Records of spatial reasoning questions
* START *
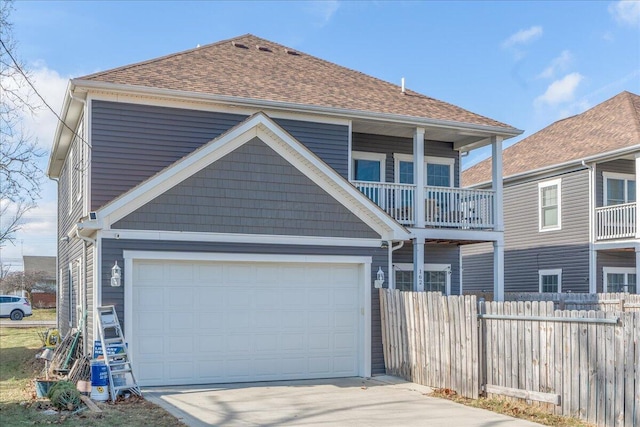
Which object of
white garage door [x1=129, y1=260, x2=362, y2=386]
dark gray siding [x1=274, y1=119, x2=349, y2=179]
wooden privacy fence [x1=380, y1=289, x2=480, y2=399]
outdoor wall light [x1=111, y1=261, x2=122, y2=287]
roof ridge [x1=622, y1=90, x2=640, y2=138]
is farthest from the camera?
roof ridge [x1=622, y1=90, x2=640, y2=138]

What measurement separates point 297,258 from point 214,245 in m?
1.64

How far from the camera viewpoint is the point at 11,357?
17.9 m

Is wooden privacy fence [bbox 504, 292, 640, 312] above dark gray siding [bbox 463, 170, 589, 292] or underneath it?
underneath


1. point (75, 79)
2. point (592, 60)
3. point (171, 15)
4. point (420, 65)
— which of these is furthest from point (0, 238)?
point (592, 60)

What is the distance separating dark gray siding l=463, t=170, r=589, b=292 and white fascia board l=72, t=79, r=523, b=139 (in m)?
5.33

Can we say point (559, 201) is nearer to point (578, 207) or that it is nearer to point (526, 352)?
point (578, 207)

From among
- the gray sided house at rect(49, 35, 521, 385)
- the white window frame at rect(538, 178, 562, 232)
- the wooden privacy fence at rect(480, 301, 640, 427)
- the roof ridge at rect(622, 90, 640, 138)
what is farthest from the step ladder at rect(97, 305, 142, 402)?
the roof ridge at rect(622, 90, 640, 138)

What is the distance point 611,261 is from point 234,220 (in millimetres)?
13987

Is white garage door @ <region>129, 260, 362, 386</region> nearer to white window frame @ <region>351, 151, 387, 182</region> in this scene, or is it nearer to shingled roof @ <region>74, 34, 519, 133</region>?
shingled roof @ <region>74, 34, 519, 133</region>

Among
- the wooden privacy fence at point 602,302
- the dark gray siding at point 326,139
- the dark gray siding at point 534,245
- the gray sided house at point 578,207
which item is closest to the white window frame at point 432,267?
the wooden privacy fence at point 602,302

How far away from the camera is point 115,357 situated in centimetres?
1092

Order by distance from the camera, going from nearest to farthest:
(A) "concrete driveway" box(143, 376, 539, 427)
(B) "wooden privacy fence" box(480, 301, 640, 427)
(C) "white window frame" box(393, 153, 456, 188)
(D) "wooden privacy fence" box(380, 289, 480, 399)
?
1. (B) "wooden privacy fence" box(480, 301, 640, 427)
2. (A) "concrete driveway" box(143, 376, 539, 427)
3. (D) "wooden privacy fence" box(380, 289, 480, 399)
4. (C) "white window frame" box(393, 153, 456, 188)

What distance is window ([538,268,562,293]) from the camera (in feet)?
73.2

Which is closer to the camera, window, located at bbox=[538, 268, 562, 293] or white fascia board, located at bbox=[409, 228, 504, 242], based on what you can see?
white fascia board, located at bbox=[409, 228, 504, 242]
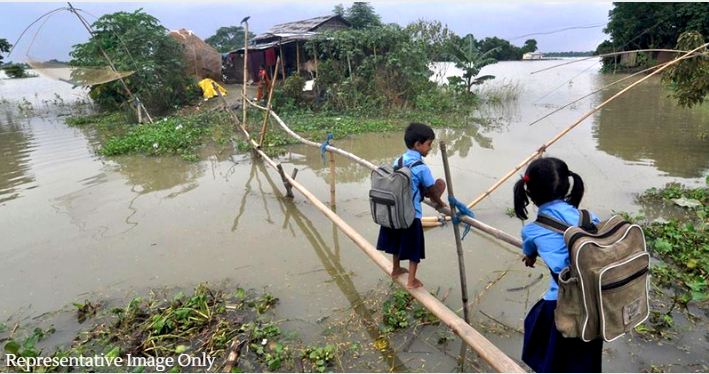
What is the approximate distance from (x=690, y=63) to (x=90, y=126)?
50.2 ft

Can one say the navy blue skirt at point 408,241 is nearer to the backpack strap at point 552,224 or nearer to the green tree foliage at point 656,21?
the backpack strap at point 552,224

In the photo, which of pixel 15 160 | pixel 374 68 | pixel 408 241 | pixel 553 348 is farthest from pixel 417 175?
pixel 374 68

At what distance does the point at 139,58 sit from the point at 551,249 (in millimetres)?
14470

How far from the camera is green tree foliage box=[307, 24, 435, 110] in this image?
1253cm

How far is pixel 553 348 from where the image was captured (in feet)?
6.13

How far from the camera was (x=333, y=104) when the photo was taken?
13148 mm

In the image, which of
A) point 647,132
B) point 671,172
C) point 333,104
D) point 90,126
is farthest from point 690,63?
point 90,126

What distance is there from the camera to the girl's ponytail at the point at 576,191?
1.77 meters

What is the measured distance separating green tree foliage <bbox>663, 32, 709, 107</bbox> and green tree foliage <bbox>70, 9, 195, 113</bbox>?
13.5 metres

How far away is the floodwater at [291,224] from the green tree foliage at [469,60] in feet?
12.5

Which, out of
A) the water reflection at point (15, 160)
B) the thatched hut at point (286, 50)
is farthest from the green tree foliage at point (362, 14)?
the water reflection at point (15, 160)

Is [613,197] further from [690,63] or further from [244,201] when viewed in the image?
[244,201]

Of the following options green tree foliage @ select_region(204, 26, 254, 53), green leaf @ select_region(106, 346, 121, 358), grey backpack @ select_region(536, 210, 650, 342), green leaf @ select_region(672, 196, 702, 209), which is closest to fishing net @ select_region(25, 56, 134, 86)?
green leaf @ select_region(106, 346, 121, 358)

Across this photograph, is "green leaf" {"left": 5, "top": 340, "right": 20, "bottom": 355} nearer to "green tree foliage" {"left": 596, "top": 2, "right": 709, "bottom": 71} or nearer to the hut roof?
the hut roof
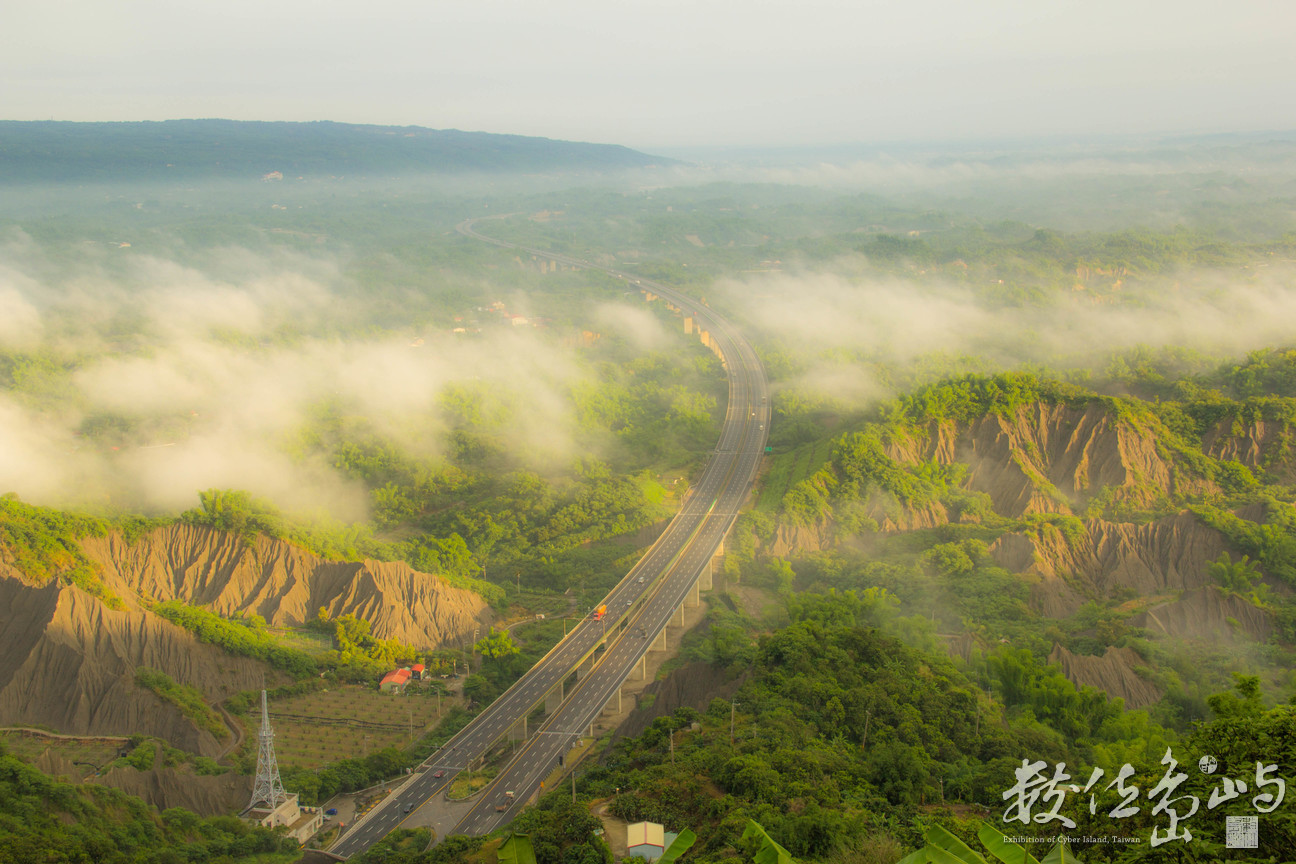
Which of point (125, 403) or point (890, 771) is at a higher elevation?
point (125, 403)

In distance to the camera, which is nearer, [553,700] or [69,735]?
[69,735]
* END *
Exercise details :: All of the records need repeating exactly, except for the pictures.

Correct answer ::
Which object of
white garage door [x1=129, y1=260, x2=362, y2=386]
dark gray siding [x1=274, y1=119, x2=349, y2=179]
wooden privacy fence [x1=380, y1=289, x2=480, y2=399]
outdoor wall light [x1=111, y1=261, x2=122, y2=287]
roof ridge [x1=622, y1=90, x2=640, y2=138]
is farthest from the camera?
roof ridge [x1=622, y1=90, x2=640, y2=138]

What measurement separates point 297,258 from point 214,245 in m?
1.64

How far from the camera viewpoint is the point at 11,357?
17.9 m

Is wooden privacy fence [bbox 504, 292, 640, 312] above dark gray siding [bbox 463, 170, 589, 292] or underneath it?
underneath


1. point (75, 79)
2. point (592, 60)
3. point (171, 15)
4. point (420, 65)
— which of these is furthest from point (0, 238)?
point (592, 60)

What is the distance separating dark gray siding l=463, t=170, r=589, b=292 and white fascia board l=72, t=79, r=523, b=139 (in m)?
5.33

Can we say point (559, 201) is nearer to point (578, 207) or that it is nearer to point (526, 352)?
point (578, 207)

From among
- the gray sided house at rect(49, 35, 521, 385)
- the white window frame at rect(538, 178, 562, 232)
- the wooden privacy fence at rect(480, 301, 640, 427)
- the roof ridge at rect(622, 90, 640, 138)
what is farthest from the step ladder at rect(97, 305, 142, 402)?
the roof ridge at rect(622, 90, 640, 138)

What is the distance point 611,261 is from point 234,220 (in millimetres)?
13987

Is white garage door @ <region>129, 260, 362, 386</region> nearer to white window frame @ <region>351, 151, 387, 182</region> in this scene, or is it nearer to shingled roof @ <region>74, 34, 519, 133</region>?
shingled roof @ <region>74, 34, 519, 133</region>

Among
- the wooden privacy fence at point 602,302
- the dark gray siding at point 326,139
- the dark gray siding at point 534,245
- the gray sided house at point 578,207
which item is closest to the white window frame at point 432,267?
the wooden privacy fence at point 602,302

How far away from the camera is point 115,357 situated in centimetres?
1092

Order by distance from the camera, going from nearest to farthest:
(A) "concrete driveway" box(143, 376, 539, 427)
(B) "wooden privacy fence" box(480, 301, 640, 427)
(C) "white window frame" box(393, 153, 456, 188)
(D) "wooden privacy fence" box(380, 289, 480, 399)
?
1. (B) "wooden privacy fence" box(480, 301, 640, 427)
2. (A) "concrete driveway" box(143, 376, 539, 427)
3. (D) "wooden privacy fence" box(380, 289, 480, 399)
4. (C) "white window frame" box(393, 153, 456, 188)

What distance is window ([538,268,562,293]) from the camera (in feet)?
73.2

Which is closer to the camera, window, located at bbox=[538, 268, 562, 293] or white fascia board, located at bbox=[409, 228, 504, 242], based on what you can see?
white fascia board, located at bbox=[409, 228, 504, 242]
What is the approximate distance from (x=690, y=63) to (x=90, y=126)?
50.2 ft

Can one say the navy blue skirt at point 408,241 is nearer to the backpack strap at point 552,224 or nearer to the green tree foliage at point 656,21?
the backpack strap at point 552,224

In the photo, which of pixel 15 160 | pixel 374 68 | pixel 408 241 | pixel 553 348 is farthest from pixel 417 175?
pixel 374 68

At what distance does the point at 139,58 sit from the point at 551,249 (in millimetres)?
14470

How far from the camera is green tree foliage box=[307, 24, 435, 110] in this image?
1253cm

How far is pixel 553 348 from where the image was captured (in feet)?
6.13

How far from the camera was (x=333, y=104) when the photo was taken?
13148 mm

In the image, which of
A) point 647,132
B) point 671,172
C) point 333,104
D) point 90,126
is farthest from point 690,63?
point 90,126

What distance is there from the camera to the girl's ponytail at the point at 576,191?
1.77 meters

What is the measured distance separating green tree foliage <bbox>663, 32, 709, 107</bbox> and green tree foliage <bbox>70, 9, 195, 113</bbox>?
13.5 metres

How far away is the floodwater at [291,224] from the green tree foliage at [469,60] in feet?
12.5

Which, out of
A) the water reflection at point (15, 160)
B) the thatched hut at point (286, 50)
is farthest from the green tree foliage at point (362, 14)?
the water reflection at point (15, 160)

Is [613,197] further from [690,63] or further from [244,201] when viewed in the image?
[244,201]

Of the following options green tree foliage @ select_region(204, 26, 254, 53), green leaf @ select_region(106, 346, 121, 358), grey backpack @ select_region(536, 210, 650, 342), green leaf @ select_region(672, 196, 702, 209), which is closest to fishing net @ select_region(25, 56, 134, 86)?
green leaf @ select_region(106, 346, 121, 358)

Across this photograph, is "green leaf" {"left": 5, "top": 340, "right": 20, "bottom": 355} nearer to "green tree foliage" {"left": 596, "top": 2, "right": 709, "bottom": 71} or nearer to the hut roof?
the hut roof
Which of point (125, 403) or point (890, 771) is at a higher elevation?
point (125, 403)

In distance to the camera, which is nearer, [553,700] or [69,735]?
[69,735]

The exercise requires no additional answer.